*** Listed records Section Begins ***
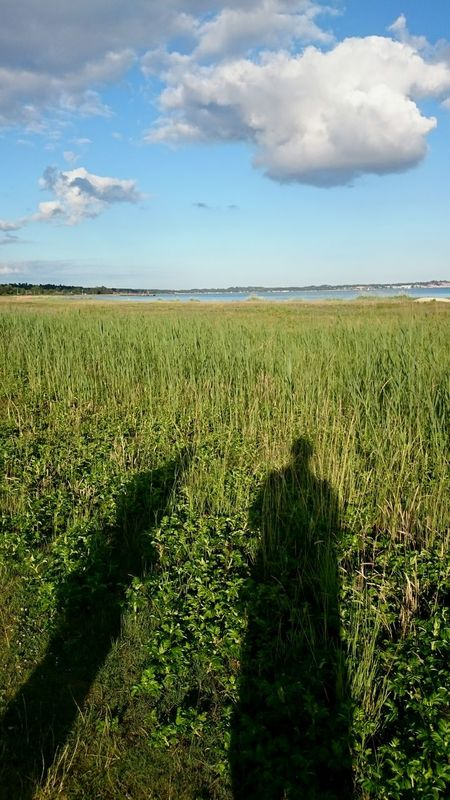 Summer Solstice On the Longest Day of the year me and dad take an evening walk and admire the View at the Bay of Ebeltoft Ebeltoft Vig 43 Golden Moments Femmøller Strand Showcase June Two Is Better Than One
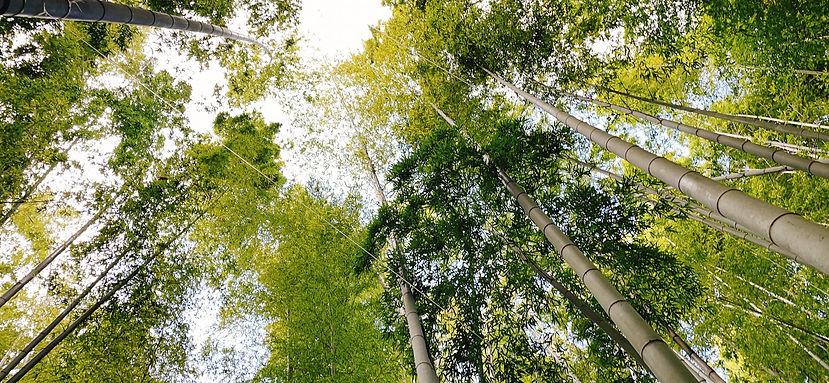 bamboo2Mia Nohara.jpg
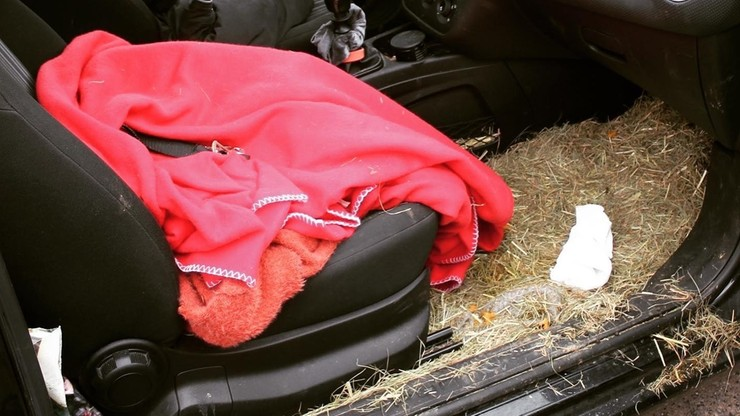 Spała z kozłem w aucie. Policja nie wyklucza kradzieży zwierzęcia
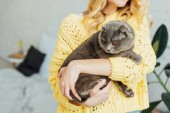 cropped view of girl in knitted sweater hugging adorable scottish fold cat at home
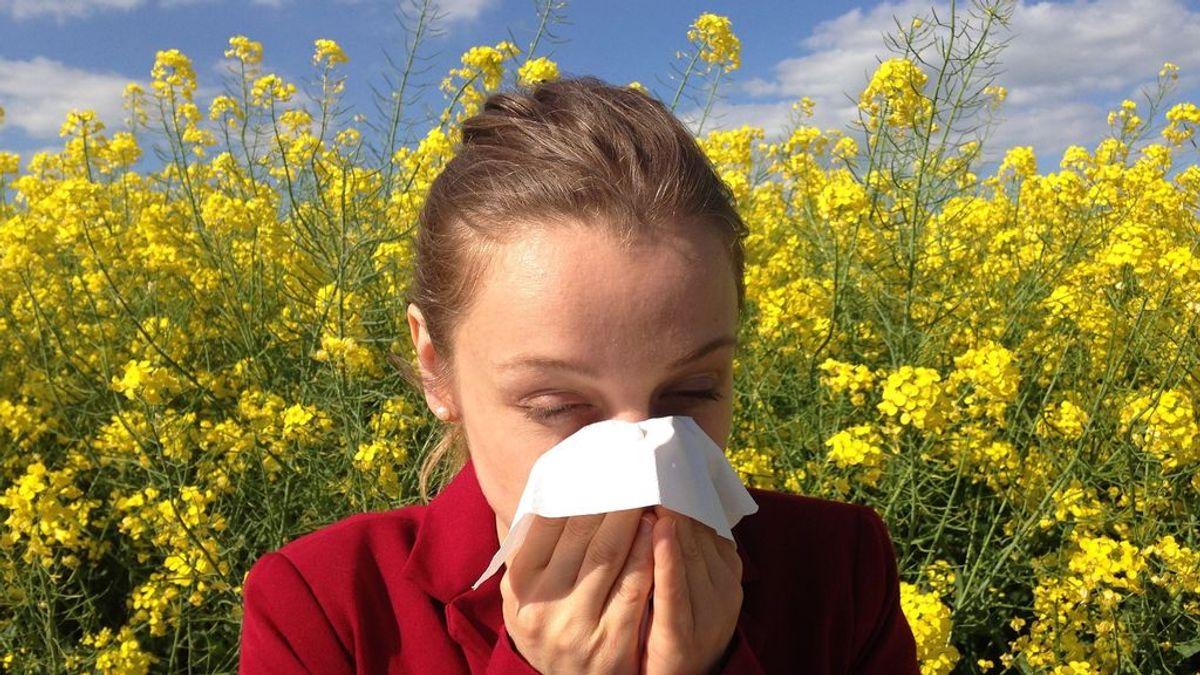 Llega la primavera y las alergias: el 33% de la población las sufren y la mitad son por el polen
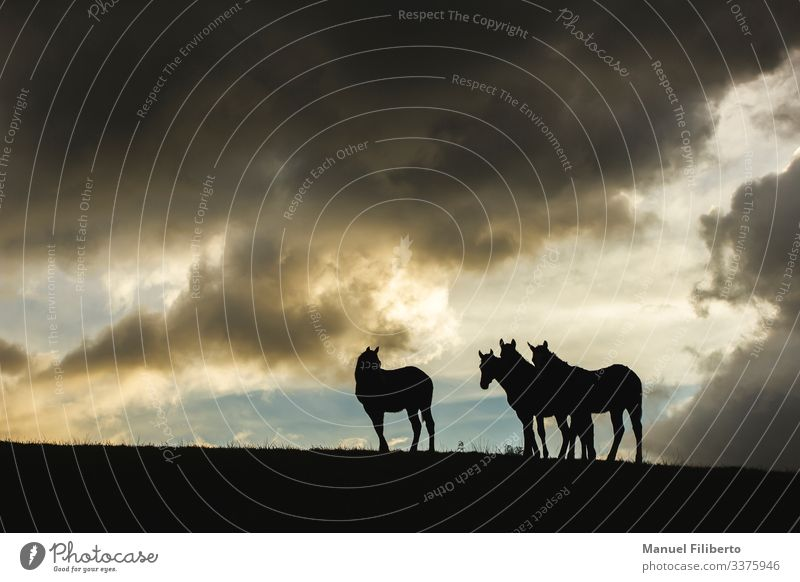 horses in the sunset Nature Animal Storm clouds Field Farm animal Horse 4 Observe Esthetic Elegant Fantastic Blue Brown Yellow Black White Warm-heartedness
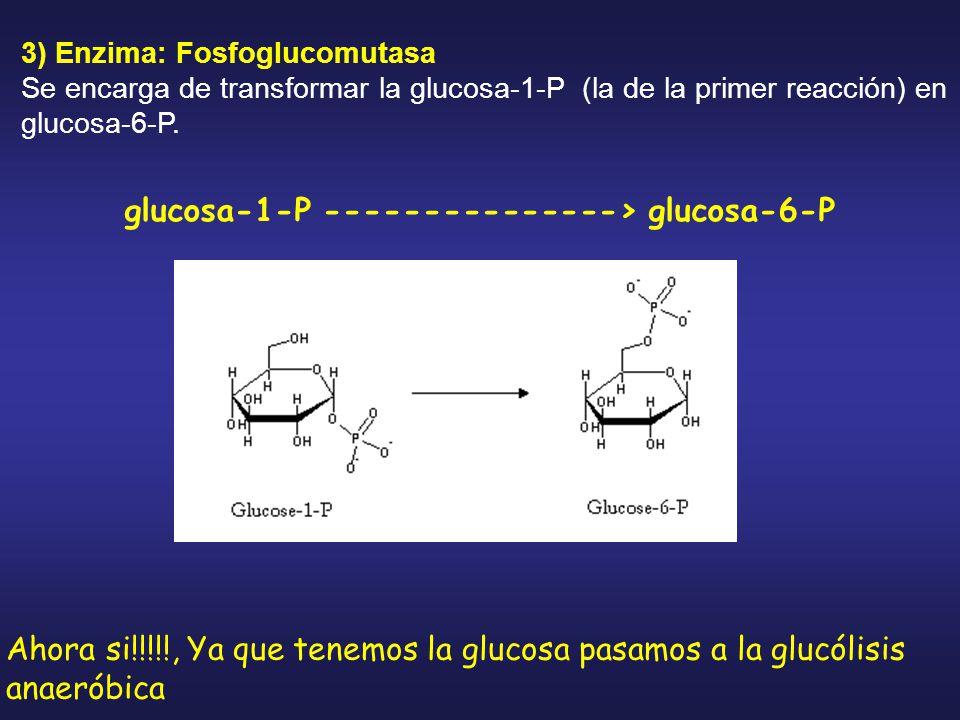 glucosa-1-P ---------------> glucosa-6-P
*** Listed records Section Ends ***
**Requirement**
Reproduce the data above in full, exactly, with the images removed.

**Exercise solution**
 Summer Solstice On the Longest Day of the year me and dad take an evening walk and admire the View at the Bay of Ebeltoft Ebeltoft Vig 43 Golden Moments Femmøller Strand Showcase June Two Is Better Than One
 bamboo2Mia Nohara.jpg
 Spała z kozłem w aucie. Policja nie wyklucza kradzieży zwierzęcia
 cropped view of girl in knitted sweater hugging adorable scottish fold cat at home
 Llega la primavera y las alergias: el 33% de la población las sufren y la mitad son por el polen
 horses in the sunset Nature Animal Storm clouds Field Farm animal Horse 4 Observe Esthetic Elegant Fantastic Blue Brown Yellow Black White Warm-heartedness
 glucosa-1-P ---------------> glucosa-6-P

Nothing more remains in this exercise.